## BRIEF
From first line to last, write out the data precisely as shown.

## DATA FOR THE TASK
___

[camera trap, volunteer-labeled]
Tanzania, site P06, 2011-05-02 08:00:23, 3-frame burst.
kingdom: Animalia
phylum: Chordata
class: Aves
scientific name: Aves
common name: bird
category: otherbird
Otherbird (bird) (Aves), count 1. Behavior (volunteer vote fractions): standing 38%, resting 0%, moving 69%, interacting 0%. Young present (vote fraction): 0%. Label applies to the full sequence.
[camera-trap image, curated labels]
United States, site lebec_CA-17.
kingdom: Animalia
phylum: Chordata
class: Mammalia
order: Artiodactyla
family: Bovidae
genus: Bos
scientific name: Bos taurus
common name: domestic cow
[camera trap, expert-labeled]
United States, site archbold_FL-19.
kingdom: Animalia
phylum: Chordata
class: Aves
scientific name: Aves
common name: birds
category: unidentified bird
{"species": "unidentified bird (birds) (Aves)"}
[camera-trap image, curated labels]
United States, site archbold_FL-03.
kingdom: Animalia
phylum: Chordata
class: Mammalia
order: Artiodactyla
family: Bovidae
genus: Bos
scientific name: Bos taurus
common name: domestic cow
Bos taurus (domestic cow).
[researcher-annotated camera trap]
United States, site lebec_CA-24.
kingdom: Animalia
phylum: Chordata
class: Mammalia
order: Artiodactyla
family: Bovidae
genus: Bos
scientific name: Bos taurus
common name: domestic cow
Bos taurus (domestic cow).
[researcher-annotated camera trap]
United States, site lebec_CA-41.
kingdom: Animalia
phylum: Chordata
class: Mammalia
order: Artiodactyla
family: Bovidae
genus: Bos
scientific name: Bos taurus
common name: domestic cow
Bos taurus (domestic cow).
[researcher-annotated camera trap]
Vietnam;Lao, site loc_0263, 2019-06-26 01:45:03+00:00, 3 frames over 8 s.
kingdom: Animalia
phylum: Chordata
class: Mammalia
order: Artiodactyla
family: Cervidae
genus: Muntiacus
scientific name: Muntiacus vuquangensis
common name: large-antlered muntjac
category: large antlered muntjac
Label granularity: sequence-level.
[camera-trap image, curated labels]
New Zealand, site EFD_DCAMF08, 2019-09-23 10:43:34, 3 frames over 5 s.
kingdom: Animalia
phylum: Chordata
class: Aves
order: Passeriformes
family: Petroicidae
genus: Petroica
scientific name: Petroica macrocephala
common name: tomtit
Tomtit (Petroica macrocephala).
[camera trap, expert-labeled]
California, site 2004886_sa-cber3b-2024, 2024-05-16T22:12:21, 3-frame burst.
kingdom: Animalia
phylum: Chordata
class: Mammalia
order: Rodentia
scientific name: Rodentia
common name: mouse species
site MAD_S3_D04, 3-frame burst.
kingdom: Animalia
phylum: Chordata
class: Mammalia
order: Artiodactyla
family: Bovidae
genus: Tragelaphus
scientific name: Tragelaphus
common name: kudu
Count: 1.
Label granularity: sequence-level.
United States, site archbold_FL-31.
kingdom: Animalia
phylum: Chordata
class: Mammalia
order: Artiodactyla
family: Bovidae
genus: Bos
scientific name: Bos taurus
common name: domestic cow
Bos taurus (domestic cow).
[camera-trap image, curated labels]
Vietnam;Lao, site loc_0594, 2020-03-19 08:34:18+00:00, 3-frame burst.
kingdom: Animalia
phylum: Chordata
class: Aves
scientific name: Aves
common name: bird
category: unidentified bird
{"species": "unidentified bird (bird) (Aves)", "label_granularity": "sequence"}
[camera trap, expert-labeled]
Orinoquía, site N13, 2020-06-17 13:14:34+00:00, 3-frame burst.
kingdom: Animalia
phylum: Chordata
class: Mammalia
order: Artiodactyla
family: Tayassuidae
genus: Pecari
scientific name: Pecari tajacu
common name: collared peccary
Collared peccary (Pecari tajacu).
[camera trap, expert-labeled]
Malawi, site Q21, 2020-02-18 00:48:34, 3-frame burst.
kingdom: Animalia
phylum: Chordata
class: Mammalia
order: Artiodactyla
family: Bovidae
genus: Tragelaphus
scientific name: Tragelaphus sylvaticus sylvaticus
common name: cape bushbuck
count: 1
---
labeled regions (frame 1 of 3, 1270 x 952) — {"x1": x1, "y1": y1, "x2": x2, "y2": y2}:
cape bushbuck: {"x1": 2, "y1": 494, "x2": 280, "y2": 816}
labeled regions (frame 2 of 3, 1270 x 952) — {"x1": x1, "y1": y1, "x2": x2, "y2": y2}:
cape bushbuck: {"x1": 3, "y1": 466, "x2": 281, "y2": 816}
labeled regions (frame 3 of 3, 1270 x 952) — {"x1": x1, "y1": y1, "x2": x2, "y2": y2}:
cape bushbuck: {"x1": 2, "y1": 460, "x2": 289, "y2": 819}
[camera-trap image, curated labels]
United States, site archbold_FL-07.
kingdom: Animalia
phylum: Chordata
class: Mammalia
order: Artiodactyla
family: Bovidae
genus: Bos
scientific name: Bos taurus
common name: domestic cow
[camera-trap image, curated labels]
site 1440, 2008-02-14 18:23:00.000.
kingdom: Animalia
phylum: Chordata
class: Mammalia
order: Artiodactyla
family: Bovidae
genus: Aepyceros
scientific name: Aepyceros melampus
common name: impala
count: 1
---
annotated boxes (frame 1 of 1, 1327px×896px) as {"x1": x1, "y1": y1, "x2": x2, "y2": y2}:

___

## OUTPUT FOR THIS EXERCISE
[camera trap, volunteer-labeled]
Tanzania, site P06, 2011-05-02 08:00:23, 3-frame burst.
kingdom: Animalia
phylum: Chordata
class: Aves
scientific name: Aves
common name: bird
category: otherbird
Otherbird (bird) (Aves), count 1. Behavior (volunteer vote fractions): standing 38%, resting 0%, moving 69%, interacting 0%. Young present (vote fraction): 0%. Label applies to the full sequence.
[camera-trap image, curated labels]
United States, site lebec_CA-17.
kingdom: Animalia
phylum: Chordata
class: Mammalia
order: Artiodactyla
family: Bovidae
genus: Bos
scientific name: Bos taurus
common name: domestic cow
[camera trap, expert-labeled]
United States, site archbold_FL-19.
kingdom: Animalia
phylum: Chordata
class: Aves
scientific name: Aves
common name: birds
category: unidentified bird
{"species": "unidentified bird (birds) (Aves)"}
[camera-trap image, curated labels]
United States, site archbold_FL-03.
kingdom: Animalia
phylum: Chordata
class: Mammalia
order: Artiodactyla
family: Bovidae
genus: Bos
scientific name: Bos taurus
common name: domestic cow
Bos taurus (domestic cow).
[researcher-annotated camera trap]
United States, site lebec_CA-24.
kingdom: Animalia
phylum: Chordata
class: Mammalia
order: Artiodactyla
family: Bovidae
genus: Bos
scientific name: Bos taurus
common name: domestic cow
Bos taurus (domestic cow).
[researcher-annotated camera trap]
United States, site lebec_CA-41.
kingdom: Animalia
phylum: Chordata
class: Mammalia
order: Artiodactyla
family: Bovidae
genus: Bos
scientific name: Bos taurus
common name: domestic cow
Bos taurus (domestic cow).
[researcher-annotated camera trap]
Vietnam;Lao, site loc_0263, 2019-06-26 01:45:03+00:00, 3 frames over 8 s.
kingdom: Animalia
phylum: Chordata
class: Mammalia
order: Artiodactyla
family: Cervidae
genus: Muntiacus
scientific name: Muntiacus vuquangensis
common name: large-antlered muntjac
category: large antlered muntjac
Label granularity: sequence-level.
[camera-trap image, curated labels]
New Zealand, site EFD_DCAMF08, 2019-09-23 10:43:34, 3 frames over 5 s.
kingdom: Animalia
phylum: Chordata
class: Aves
order: Passeriformes
family: Petroicidae
genus: Petroica
scientific name: Petroica macrocephala
common name: tomtit
Tomtit (Petroica macrocephala).
[camera trap, expert-labeled]
California, site 2004886_sa-cber3b-2024, 2024-05-16T22:12:21, 3-frame burst.
kingdom: Animalia
phylum: Chordata
class: Mammalia
order: Rodentia
scientific name: Rodentia
common name: mouse species
site MAD_S3_D04, 3-frame burst.
kingdom: Animalia
phylum: Chordata
class: Mammalia
order: Artiodactyla
family: Bovidae
genus: Tragelaphus
scientific name: Tragelaphus
common name: kudu
Count: 1.
Label granularity: sequence-level.
United States, site archbold_FL-31.
kingdom: Animalia
phylum: Chordata
class: Mammalia
order: Artiodactyla
family: Bovidae
genus: Bos
scientific name: Bos taurus
common name: domestic cow
Bos taurus (domestic cow).
[camera-trap image, curated labels]
Vietnam;Lao, site loc_0594, 2020-03-19 08:34:18+00:00, 3-frame burst.
kingdom: Animalia
phylum: Chordata
class: Aves
scientific name: Aves
common name: bird
category: unidentified bird
{"species": "unidentified bird (bird) (Aves)", "label_granularity": "sequence"}
[camera trap, expert-labeled]
Orinoquía, site N13, 2020-06-17 13:14:34+00:00, 3-frame burst.
kingdom: Animalia
phylum: Chordata
class: Mammalia
order: Artiodactyla
family: Tayassuidae
genus: Pecari
scientific name: Pecari tajacu
common name: collared peccary
Collared peccary (Pecari tajacu).
[camera trap, expert-labeled]
Malawi, site Q21, 2020-02-18 00:48:34, 3-frame burst.
kingdom: Animalia
phylum: Chordata
class: Mammalia
order: Artiodactyla
family: Bovidae
genus: Tragelaphus
scientific name: Tragelaphus sylvaticus sylvaticus
common name: cape bushbuck
count: 1
---
labeled regions (frame 1 of 3, 1270 x 952) — {"x1": x1, "y1": y1, "x2": x2, "y2": y2}:
cape bushbuck: {"x1": 2, "y1": 494, "x2": 280, "y2": 816}
labeled regions (frame 2 of 3, 1270 x 952) — {"x1": x1, "y1": y1, "x2": x2, "y2": y2}:
cape bushbuck: {"x1": 3, "y1": 466, "x2": 281, "y2": 816}
labeled regions (frame 3 of 3, 1270 x 952) — {"x1": x1, "y1": y1, "x2": x2, "y2": y2}:
cape bushbuck: {"x1": 2, "y1": 460, "x2": 289, "y2": 819}
[camera-trap image, curated labels]
United States, site archbold_FL-07.
kingdom: Animalia
phylum: Chordata
class: Mammalia
order: Artiodactyla
family: Bovidae
genus: Bos
scientific name: Bos taurus
common name: domestic cow
[camera-trap image, curated labels]
site 1440, 2008-02-14 18:23:00.000.
kingdom: Animalia
phylum: Chordata
class: Mammalia
order: Artiodactyla
family: Bovidae
genus: Aepyceros
scientific name: Aepyceros melampus
common name: impala
count: 1
---
annotated boxes (frame 1 of 1, 1327px×896px) as {"x1": x1, "y1": y1, "x2": x2, "y2": y2}:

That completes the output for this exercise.